2018: * The Infinite Guide explores how people 'feel' about Artificial Intelligence (AI) powered conversational systems.  * i-DAT co-directs the South West Creative Technology Network (SWCTN) (1918-2021) a £6.5 million project to expand the use of creative technologies across the South West, through fellowships and prototypes around the themes of immersion, automation and data. * i-DAT is a co-I with the IVT on the Environmental Futures & Big Data Impact Lab. University of Exeter, Exeter City Futures, the Met Office, the University of Plymouth, Plymouth College of Art, Plymouth Marine Laboratory, and Rothamsted Research. The Impact Lab is part-funded by the European Regional Development Fund. Total funding is £6.4 million. * i-DAT launches CODEX, an international Postgraduate Research network operating in the volatile and dynamic space that frames new interdisciplinary art and design practices. In collaboration with Jiangnan university, Nanjing University of the Arts and Soochow University. * sys.exit(B Aga) * sys.exit(Michael Straeubig) * sys.exit(Chris Hunt) * name = input("Iain Lobb: ") * name = input("Adam Russell: ") - Context: > Meltdown and Spectre bugs. > Deepfakes are all the rage. > Cambridge Analytica were a thing.

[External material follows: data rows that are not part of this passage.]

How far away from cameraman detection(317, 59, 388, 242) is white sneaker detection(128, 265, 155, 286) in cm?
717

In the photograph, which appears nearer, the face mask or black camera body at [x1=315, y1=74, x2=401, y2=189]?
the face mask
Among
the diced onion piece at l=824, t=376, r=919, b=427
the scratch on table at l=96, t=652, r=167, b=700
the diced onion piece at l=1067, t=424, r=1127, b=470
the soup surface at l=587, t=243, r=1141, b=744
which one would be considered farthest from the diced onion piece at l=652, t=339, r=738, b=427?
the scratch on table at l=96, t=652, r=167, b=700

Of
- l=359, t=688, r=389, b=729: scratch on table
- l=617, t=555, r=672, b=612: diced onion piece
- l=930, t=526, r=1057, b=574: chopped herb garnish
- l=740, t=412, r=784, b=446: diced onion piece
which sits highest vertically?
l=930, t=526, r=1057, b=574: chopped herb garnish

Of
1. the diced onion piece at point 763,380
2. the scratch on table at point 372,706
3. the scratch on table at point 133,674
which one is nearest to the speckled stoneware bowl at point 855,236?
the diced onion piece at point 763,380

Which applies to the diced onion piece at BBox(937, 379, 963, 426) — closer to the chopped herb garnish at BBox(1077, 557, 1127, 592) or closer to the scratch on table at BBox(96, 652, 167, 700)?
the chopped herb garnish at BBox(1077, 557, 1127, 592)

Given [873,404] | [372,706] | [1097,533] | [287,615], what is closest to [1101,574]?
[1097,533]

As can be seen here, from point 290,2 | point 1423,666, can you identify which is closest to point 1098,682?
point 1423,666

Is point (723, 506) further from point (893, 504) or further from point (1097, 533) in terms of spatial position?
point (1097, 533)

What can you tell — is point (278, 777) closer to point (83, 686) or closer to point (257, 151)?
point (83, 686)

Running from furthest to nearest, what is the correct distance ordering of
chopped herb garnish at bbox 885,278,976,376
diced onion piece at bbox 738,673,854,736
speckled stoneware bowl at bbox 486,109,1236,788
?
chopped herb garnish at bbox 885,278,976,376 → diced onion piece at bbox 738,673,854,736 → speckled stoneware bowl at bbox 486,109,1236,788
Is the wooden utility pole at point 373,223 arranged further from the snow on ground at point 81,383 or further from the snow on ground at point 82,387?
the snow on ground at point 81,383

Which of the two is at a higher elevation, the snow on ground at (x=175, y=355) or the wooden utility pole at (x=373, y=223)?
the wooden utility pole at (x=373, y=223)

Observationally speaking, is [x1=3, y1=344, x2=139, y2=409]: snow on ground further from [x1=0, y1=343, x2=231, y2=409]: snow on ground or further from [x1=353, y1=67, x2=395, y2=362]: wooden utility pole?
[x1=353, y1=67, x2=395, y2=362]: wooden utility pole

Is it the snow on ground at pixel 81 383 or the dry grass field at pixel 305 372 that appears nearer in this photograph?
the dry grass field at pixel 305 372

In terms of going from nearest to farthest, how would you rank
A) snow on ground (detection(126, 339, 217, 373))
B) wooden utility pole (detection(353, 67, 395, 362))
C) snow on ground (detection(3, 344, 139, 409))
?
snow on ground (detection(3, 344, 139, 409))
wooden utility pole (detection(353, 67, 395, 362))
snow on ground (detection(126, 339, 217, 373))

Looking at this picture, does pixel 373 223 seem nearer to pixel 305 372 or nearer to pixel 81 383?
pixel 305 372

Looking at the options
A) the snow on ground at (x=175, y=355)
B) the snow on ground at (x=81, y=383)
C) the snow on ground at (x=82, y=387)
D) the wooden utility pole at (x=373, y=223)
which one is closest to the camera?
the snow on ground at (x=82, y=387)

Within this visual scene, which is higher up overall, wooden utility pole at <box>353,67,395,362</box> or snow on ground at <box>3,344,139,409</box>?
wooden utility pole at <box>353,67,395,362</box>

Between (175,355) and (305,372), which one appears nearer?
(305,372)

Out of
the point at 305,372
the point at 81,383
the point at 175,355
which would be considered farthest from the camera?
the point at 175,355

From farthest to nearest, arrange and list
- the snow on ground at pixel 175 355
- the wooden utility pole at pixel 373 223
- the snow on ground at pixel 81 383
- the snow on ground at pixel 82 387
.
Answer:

2019: * i-DAT leads a delegation to the ix SYMPOSIUM IMMERSION-EXPERIENCE at SOCIÉTÉ DES ARTS TECHNOLOGIQUES [SAT] * i-DAT curates and assembles Future History, a look in the rear-view mirror as we accelerate through this post-digital phase of our cultural evolution. It celebrates the last 25 years of radical innovation in arts practice, education and research and locates Plymouth at the centre of it all. * i-DAT installs an interactive Digital 3D Model of Bronze Spheric Theme was co-produced with i-DAT and Tate Digital for the Naum Gabo Exhibition at Tate St Ives. * sys.exit(Stavros Didakis) * name = input("Andy Prior: ") * name = input("Chris Booth: ") * name = input("James Sweeting: ") - Context: > Something was brewing.
2020: * Donald Rodney - Autoicon exhibited to much acclaim at Thirteen Ways Of Looking exhibition at the Herbert Art Gallery & Museum, Coventry. * Psalms is acquired by the Tate. * Vol 7 – Ubiquity Journal of Pervasive Media, the ultimate edition. * Figurations of Timely Extraction. Pritchard, Rocha and Snelting build on a mixed methodology combining ethnography with practice-based experimentations with game engines and 4D earth modelling software to untangle the complex worldings that emerge parallel to, yet irreducible to, the logics of contemporary extractivist capitalism, and outline affirmative modes for understanding timely extraction differently through complexity and alliance. Vol 4 No 2 (2020): Mediating Presents | Media Theory. * sys.exit(Iain Lobb) * sys.exit(Adam Russell) * name = input("Helen Pritchard: ") * name = input("Joel Hodges: ") * name = input("Musaab Garghouti: ") - Context: > Zoom does quite well.
2021: * Devonport Market Hall Fulldome is launched. * Dr. Helen Pritchard has been awarded a grant of £500,000 together with her collaborator Eric Snodgrass (Linkoping University) by the Swedish Energy Agency as Co-PI for  “Regenerative Energy Communities” a 3 year project employing creative design methods in order to explore novel possibilities of energy provision. * i-DAT secures £200k to revamp the Immersive Vision Theatre. * Fulldome UK 2021 comes back home to Plymouth * name = input("Rafael Arrivabene: ") - Context: > Perseverance lands on Mars. > mass exodus of billionaires from planet Earth.